Give back exactly the lines from the start of the entries below to the line holding "var masthead, menuToggle, siteNavContain, siteNavigation;", that line included, and leave every picture out.

++++

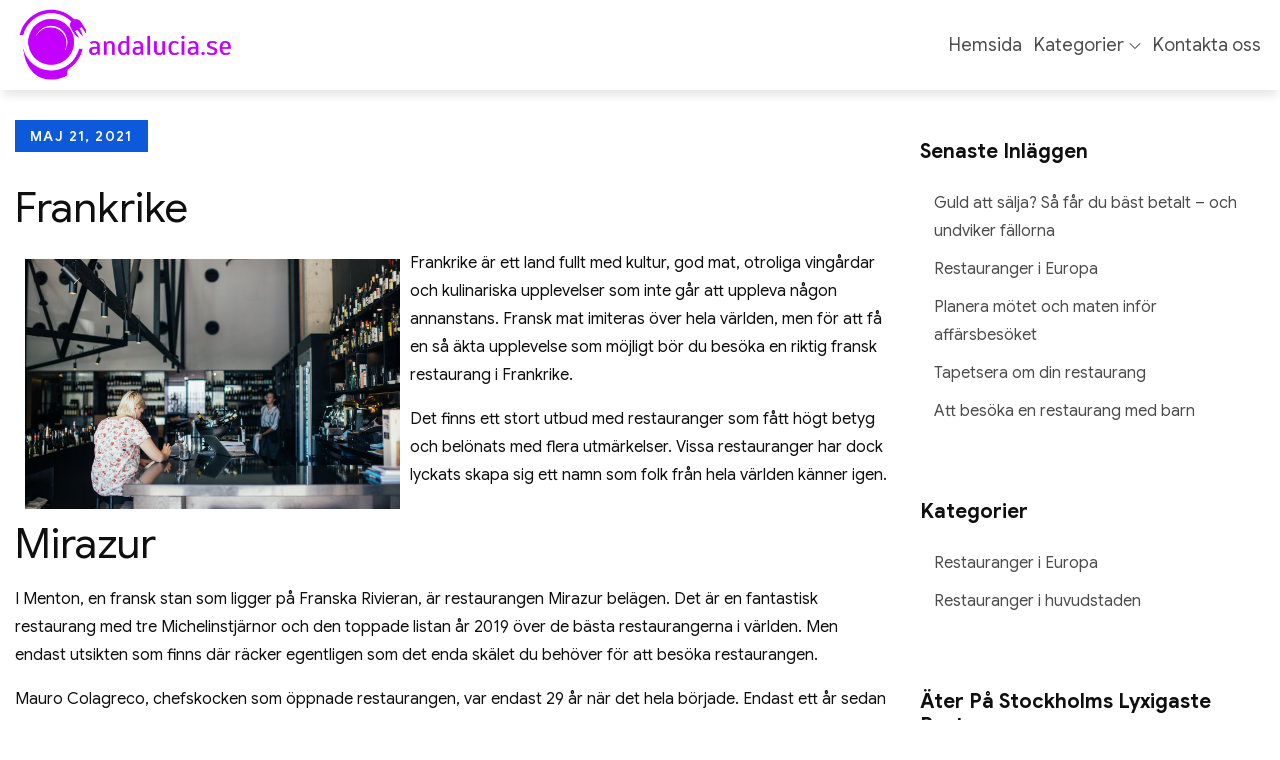

--- FILE ---
content_type: application/x-javascript
request_url: https://www.andalucia.se/wp-content/themes/ecommerce-plus/js/navigation.js?ver=20201202
body_size: 1399
content:
/* global ecommerce_plus_l10n */
/**
 * Theme functions file.
 *
 * Contains handlers for navigation and widget area.
 */

(function( $ ) {
	var masthead, menuToggle, siteNavContain, siteNavigation;
	
	$(document).ready(function() {
							   
		//Preloader
		preloaderFadeOutTime = 500;
		function hidePreloader() {
			var preloader = $('.preloader-wrap');
			preloader.fadeOut(preloaderFadeOutTime);
		}
		hidePreloader();							   
	  
	  $(window).scroll(function () {
		if( $('#theme-header')) {   
			if ($(window).scrollTop() > 280) {
			
			  $('#theme-header').addClass('header-ticky-menu');
			}
			if ($(window).scrollTop() < 281) {
			  $('#theme-header').removeClass('header-ticky-menu');
			}
		}
	  });
	});

	function initMainNavigation( container ) {

		if (typeof ecommerce_plus_l10n !== 'undefined') {		
		
			// Add dropdown toggle that displays child menu items.
			var dropdownToggle = $( '<button />', { 'class': 'dropdown-toggle', 'aria-expanded': false })
				.append( ecommerce_plus_l10n.icon )
				.append( $( '<span />', { 'class': 'screen-reader-text', text: ecommerce_plus_l10n.expand }) );
	
			container.find( '.menu-item-has-children > a, .page_item_has_children > a' ).after( dropdownToggle );
	
			// Set the active submenu dropdown toggle button initial state.
			container.find( '.current-menu-ancestor > button' )
				.addClass( 'toggled-on' )
				.attr( 'aria-expanded', 'true' )
				.find( '.screen-reader-text' )
				.text( ecommerce_plus_l10n.collapse );
			// Set the active submenu initial state.
			container.find( '.current-menu-ancestor > .sub-menu' ).addClass( 'toggled-on' );
	
			container.find( '.dropdown-toggle' ).click( function( e ) {
				var _this = $( this ),
					screenReaderSpan = _this.find( '.screen-reader-text' );
	
				e.preventDefault();
				_this.toggleClass( 'toggled-on' );
				_this.next( '.children, .sub-menu' ).toggleClass( 'toggled-on' );
	
				_this.attr( 'aria-expanded', _this.attr( 'aria-expanded' ) === 'false' ? 'true' : 'false' );
	
				screenReaderSpan.text( screenReaderSpan.text() === ecommerce_plus_l10n.expand ? ecommerce_plus_l10n.collapse : ecommerce_plus_l10n.expand );
			});
		}
	}

	initMainNavigation( $( '.main-navigation' ) );

	masthead       = $( '#masthead' );
	menuToggle     = masthead.find( '.menu-toggle' );
	siteNavContain = masthead.find( '.main-navigation' );
	siteNavigation = masthead.find( '.main-navigation > div > ul' );

	// Enable menuToggle.
	(function() {

		// Return early if menuToggle is missing.
		if ( ! menuToggle.length ) {
			return;
		}

		// Add an initial value for the attribute.
		menuToggle.attr( 'aria-expanded', 'false' );

		menuToggle.on( 'click.wp_theme_prefix', function() {
			siteNavContain.toggleClass( 'toggled-on' );

			$( this ).attr( 'aria-expanded', siteNavContain.hasClass( 'toggled-on' ) );
		});
	})();

	// Fix sub-menus for touch devices and better focus for hidden submenu items for accessibility.
	(function() {
		if ( ! siteNavigation.length || ! siteNavigation.children().length ) {
			return;
		}

		// Toggle `focus` class to allow submenu access on tablets.
		function toggleFocusClassTouchScreen() {
			if ( 'none' === $( '.menu-toggle' ).css( 'display' ) ) {

				$( document.body ).on( 'touchstart.wp_theme_prefix', function( e ) {
					if ( ! $( e.target ).closest( '.main-navigation li' ).length ) {
						$( '.main-navigation li' ).removeClass( 'focus' );
					}
				});

				siteNavigation.find( '.menu-item-has-children > a, .page_item_has_children > a' )
					.on( 'touchstart.wp_theme_prefix', function( e ) {
						var el = $( this ).parent( 'li' );

						if ( ! el.hasClass( 'focus' ) ) {
							e.preventDefault();
							el.toggleClass( 'focus' );
							el.siblings( '.focus' ).removeClass( 'focus' );
						}
					});

			} else {
				siteNavigation.find( '.menu-item-has-children > a, .page_item_has_children > a' ).unbind( 'touchstart.wp_theme_prefix' );
			}
		}

		if ( 'ontouchstart' in window ) {
			$( window ).on( 'resize.wp_theme_prefix', toggleFocusClassTouchScreen );
			toggleFocusClassTouchScreen();
		}

		siteNavigation.find( 'a' ).on( 'focus.wp_theme_prefix blur.wp_theme_prefix', function() {
			$( this ).parents( '.menu-item, .page_item' ).toggleClass( 'focus' );
		});
	})();
})( jQuery );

++++

_Reply_:
--- FILE ---
content_type: application/x-javascript
request_url: https://www.andalucia.se/wp-content/themes/ecommerce-plus/js/navigation.js?ver=20201202
body_size: 1399
content:
/* global ecommerce_plus_l10n */
/**
 * Theme functions file.
 *
 * Contains handlers for navigation and widget area.
 */

(function( $ ) {
	var masthead, menuToggle, siteNavContain, siteNavigation;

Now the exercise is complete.